WHAT THIS EXERCISE ASKS
[1] In the article on hemoglobin electrochemistry, what results does the abstract give as grounds for concluding that the modified electrode could serve as a third generation biosensor? Answer in one to three sentences.
[2] Carry on the article on hemoglobin electrochemistry from the point where it stops.

READING TEXT
+++

Direct electrochemistry of hemoglobin immobilized on a functionalized multi-walled carbon nanotubes and gold nanoparticles nanocomplex-modified glassy carbon electrode

Abstract

Direct electron transfer of hemoglobin (Hb) was realized by immobilizing Hb on a carboxyl functionalized multi-walled carbon nanotubes (FMWCNTs) and gold nanoparticles (AuNPs) nanocomplex-modified glassy carbon electrode. The ultraviolet-visible absorption spectrometry (UV-Vis), transmission electron microscopy (TEM) and Fourier transform infrared (FTIR) methods were utilized for additional characterization of the AuNPs and FMWCNTs. The cyclic voltammogram of the modified electrode has a pair of well-defined quasi-reversible redox peaks with a formal potential of -0.270 ± 0.002 V (vs. Ag/AgCl) at a scan rate of 0.05 V/s. The heterogeneous electron transfer constant (ks) was evaluated to be 4.0 ± 0.2 s(-1). The average surface concentration of electro-active Hb on the surface of the modified glassy carbon electrode was calculated to be 6.8 ± 0.3 × 10(-10) mol cm(-2). The cathodic peak current of the modified electrode increased linearly with increasing concentration of hydrogen peroxide (from 0.05 nM to 1 nM) with a detection limit of 0.05 ± 0.01 nM. The apparent Michaelis-Menten constant (K(m)(app)) was calculated to be 0.85 ± 0.1 nM. Thus, the modified electrode could be applied as a third generation biosensor with high sensitivity, long-term stability and low detection limit.

Figure 1.

Preparation process of functional membrane modified glassy carbon (GC) electrode.

Figure 2.

(A) CVs of different modified electrodes (from inner to outer): (a) Bare GC electrode; (b)NF/Hb/GC; (c) NF/FMWCNTs/Cys/AuNPs/GC; (d) NF/Hb/FMWCNTs/GC; (e) NF/Hb/FMWCNTs/Cys/AuNPs/GC. The experiments were carried out in 0.05 M PBS (pH7.0) at a scan rate of 0.05 V/s. (B) CVs of NF/Hb/FMWCNTs/Cys/AuNPs/GC electrode in 0.05 M PBS (pH 7.0) at various scan rates (from inner to outer): 0.02, 0.04, 0.06, 0.08, 0.1, 0.12, 0.14, 0.16, 0.18… 4 V/s, respectively; (C) Plot of peck current I_p vs. scan rate ν; (D) Plot of peak potential E_p vs. ln (ν).

Figure 3.

(A) CVs of NF/Hb/FMWCNTs/Cys/AuNPs/GC electrode in 0.05 M PBS at different pH values: (a) 5.0, (b) 6.0, (c) 7.0, and (d) 8.0, respectively; (B) plot of I_pc vs. pH value; (C) Plot of E ° ′ vs. pH value.

+++

EXERCISE DATA
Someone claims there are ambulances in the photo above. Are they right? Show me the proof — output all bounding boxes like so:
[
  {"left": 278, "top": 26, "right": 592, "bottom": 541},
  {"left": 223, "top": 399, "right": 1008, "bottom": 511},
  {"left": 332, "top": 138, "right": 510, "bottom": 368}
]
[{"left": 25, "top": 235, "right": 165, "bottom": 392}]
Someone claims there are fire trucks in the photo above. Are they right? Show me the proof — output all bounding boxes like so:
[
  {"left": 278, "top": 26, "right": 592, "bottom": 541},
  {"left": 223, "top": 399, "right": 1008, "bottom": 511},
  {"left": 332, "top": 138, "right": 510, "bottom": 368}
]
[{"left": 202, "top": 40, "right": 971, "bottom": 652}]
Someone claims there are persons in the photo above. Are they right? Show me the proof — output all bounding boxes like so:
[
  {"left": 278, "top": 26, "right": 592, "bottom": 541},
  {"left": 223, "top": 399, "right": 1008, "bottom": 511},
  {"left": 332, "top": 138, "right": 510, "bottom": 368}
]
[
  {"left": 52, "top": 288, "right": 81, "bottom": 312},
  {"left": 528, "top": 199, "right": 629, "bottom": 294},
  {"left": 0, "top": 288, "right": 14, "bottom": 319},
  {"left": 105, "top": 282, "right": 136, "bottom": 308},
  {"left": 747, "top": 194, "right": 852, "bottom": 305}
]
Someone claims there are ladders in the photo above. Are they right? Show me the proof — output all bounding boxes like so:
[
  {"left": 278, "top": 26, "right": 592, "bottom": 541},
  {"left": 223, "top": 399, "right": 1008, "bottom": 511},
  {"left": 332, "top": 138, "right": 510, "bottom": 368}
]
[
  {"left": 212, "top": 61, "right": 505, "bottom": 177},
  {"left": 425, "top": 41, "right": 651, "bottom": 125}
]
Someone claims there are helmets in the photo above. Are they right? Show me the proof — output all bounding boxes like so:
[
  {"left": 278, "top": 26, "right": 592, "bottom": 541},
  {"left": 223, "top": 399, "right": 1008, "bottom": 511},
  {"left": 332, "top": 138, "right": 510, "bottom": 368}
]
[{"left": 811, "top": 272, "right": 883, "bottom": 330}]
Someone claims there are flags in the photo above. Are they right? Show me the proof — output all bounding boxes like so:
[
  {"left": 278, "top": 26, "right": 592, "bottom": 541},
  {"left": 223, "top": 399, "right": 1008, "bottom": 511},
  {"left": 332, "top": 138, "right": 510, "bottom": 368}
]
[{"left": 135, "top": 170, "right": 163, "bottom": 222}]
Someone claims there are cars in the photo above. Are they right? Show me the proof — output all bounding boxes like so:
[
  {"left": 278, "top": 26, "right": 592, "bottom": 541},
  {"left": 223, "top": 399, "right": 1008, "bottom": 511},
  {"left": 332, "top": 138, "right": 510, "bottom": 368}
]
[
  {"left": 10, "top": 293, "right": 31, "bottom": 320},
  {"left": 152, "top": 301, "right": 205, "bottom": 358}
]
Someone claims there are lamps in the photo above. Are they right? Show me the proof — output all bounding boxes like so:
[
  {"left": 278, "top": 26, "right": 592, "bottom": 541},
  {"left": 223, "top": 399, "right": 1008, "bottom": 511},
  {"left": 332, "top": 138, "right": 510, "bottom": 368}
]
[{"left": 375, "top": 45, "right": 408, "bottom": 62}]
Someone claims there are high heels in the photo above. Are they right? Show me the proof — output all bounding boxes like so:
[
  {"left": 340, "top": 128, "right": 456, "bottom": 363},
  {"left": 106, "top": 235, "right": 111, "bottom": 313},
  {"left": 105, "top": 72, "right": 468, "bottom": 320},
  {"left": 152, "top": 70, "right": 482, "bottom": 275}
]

+++

ANSWER LIST
[1] Hemoglobin immobilized on the nanocomplex-modified electrode showed direct electron transfer, with a pair of well-defined quasi-reversible redox peaks. The cathodic peak current also rose linearly with hydrogen peroxide concentration from 0.05 nM to 1 nM, with a detection limit of 0.05 ± 0.01 nM. From these results the abstract concludes that the electrode could be used as a third generation biosensor.

[2]
Figure 4.

LSVs of (A) NF/Hb/FMWCNTs/Cys/AuNPs/GC electrode in the absence or presence of different concentrations of H₂O₂ (from curve a to curve e): 0, 0.1, 0.13, 0.16, 0.20 mM, respectively. LSVs of (B) Cys/AuNPs/GC; (C) NF/Cys/AuNPs/GC and (D) NF/Hb/Cys/AuNPs/GC electrodes, respectively in the presence of different concentrations of H₂O₂ (from a to curve d): 0.1, 0.3, 0.5 and 0.7 mM, respectively.

Figure 5.

Amperometirc response of the modified electrode to successive additions of 5 μL of 1 nM (a), 10 nM(b) or 20 nM(c) H₂O₂ in 5 mL of 0.05 M PBS, pH 7.0, at the applied potential of −0.35 V (vs. Ag/AgCl). Inset shows the typical current response for each addition process: (1) previous steady state current; (2) maximum response current; (3) steady state current; (4). next maximum response current.

Figure 6.

(A) The typical steady current vs. [H₂O₂] in the process of successive additions of 5 μL of 10 nM (●) and 20 nM (▲; H₂O₂ in 5 mL of 50 mM PBS (pH 7.0) at the applied potential of −0.35 V (vs. Ag/AgCl). (B) The determination of the H₂O₂ detection limit for NF/Hb/FMWCNTs/Cys/AuNPs/GC electrode. The detection limit was determined from the cross point of the lines fitted to the linear segments of the steady current Is vs. [H₂O₂] in the process of successive additions of 5 μL of 10 nM H₂O₂ in 5 mL of 50 mM PBS (pH7.0). (C) Lineweaver-Burk plot for K_m^app determination.